From the line with "From the viewer's" through the final line, transcribe the material below character for character; include no other lines.

§ PROVIDED RECORDS
"""

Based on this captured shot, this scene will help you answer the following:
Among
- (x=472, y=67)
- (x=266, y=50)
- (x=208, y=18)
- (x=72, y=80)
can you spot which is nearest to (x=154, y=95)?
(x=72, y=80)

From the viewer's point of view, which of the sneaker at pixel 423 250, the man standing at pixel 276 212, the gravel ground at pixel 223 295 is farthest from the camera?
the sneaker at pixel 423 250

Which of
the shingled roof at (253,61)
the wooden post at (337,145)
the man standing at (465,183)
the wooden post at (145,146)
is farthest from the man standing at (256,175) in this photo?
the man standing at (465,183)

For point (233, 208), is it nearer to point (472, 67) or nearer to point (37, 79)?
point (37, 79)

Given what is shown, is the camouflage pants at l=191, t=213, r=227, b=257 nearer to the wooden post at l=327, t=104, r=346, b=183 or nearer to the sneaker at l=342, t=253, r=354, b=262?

"""

§ FINAL ANSWER
From the viewer's point of view, which of the sneaker at pixel 423 250, the man standing at pixel 276 212, the gravel ground at pixel 223 295 is farthest from the camera?
the sneaker at pixel 423 250

Which of
the shingled roof at (253,61)
the wooden post at (337,145)
the man standing at (465,183)
the wooden post at (145,146)
is farthest from the man standing at (256,175) in this photo?
the man standing at (465,183)

For point (233, 208), is it nearer to point (472, 67) or nearer to point (37, 79)?
point (37, 79)

Given what is shown, is the camouflage pants at l=191, t=213, r=227, b=257 nearer to the wooden post at l=327, t=104, r=346, b=183 or nearer to the sneaker at l=342, t=253, r=354, b=262?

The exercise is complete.